Excerpt to read
• • • •
MEMORANDUM and OPINION

GOLDBERG, Judge:

This matter is before the court on the parties' motions for judgment on the agency record made pursuant to USCIT Rule 56.2. Petitioner, Micron Technology, Inc. ("Micron") and respondents: Hyundai Electronics Industries Co., Ltd. and Hyundai Electronics America, Inc. (collectively, "Hyundai"); LG Semicon Co., Ltd. and LG Semicon America, Inc. (collectively, "Semicon"); and Samsung Electronics Co., Ltd. and Samsung Semiconductor, Inc. (collectively, "Samsung"), contest various aspects of the final determination of sales at less than fair value issued and amended by the United States Department of Commerce, International Trade Administration ("Commerce"), concerning dynamic random access memory semiconductors ("DRAMs") of one megabit ("1M") and above from the Republic of Korea. Dynamic Random Access Memory Semiconductors of One Megabit and Above from the Republic of Korea, 58 Fed.Reg. 15,467 (Mar. 23, 1993) (" Final Determination "); Dynamic Random Access Memory Semiconductors of One Megabit and Above from the Republic of Korea, 58 Fed.Reg. 27,520 (May 10, 1993) (" Amended Final Determination "). The court exercises its jurisdiction pursuant to 28 U.S.C. § 1581(c) (1988).
• • • •
Supplied material
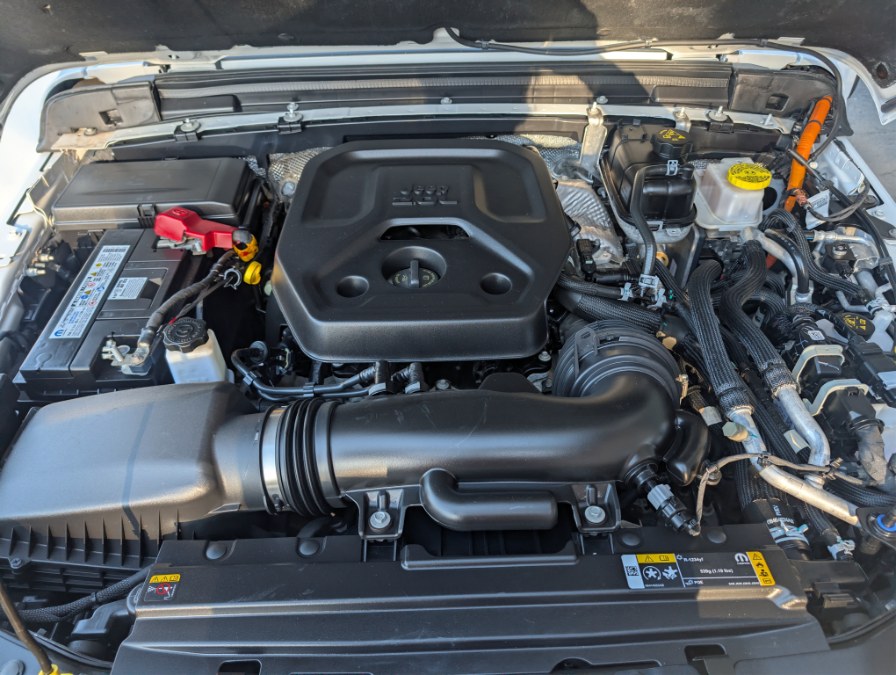 2024 Jeep Wrangler 4xe High Altitude 4XE - Photo 20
• • • •
How to complete this task
Answer these about the memorandum and opinion:
1. Which judge's name heads it?
2. Under which rule were the motions for judgment on the agency record made?
3. On what date was the Amended Final Determination published?

Task solution
1. Goldberg
2. USCIT Rule 56.2
3. May 10, 1993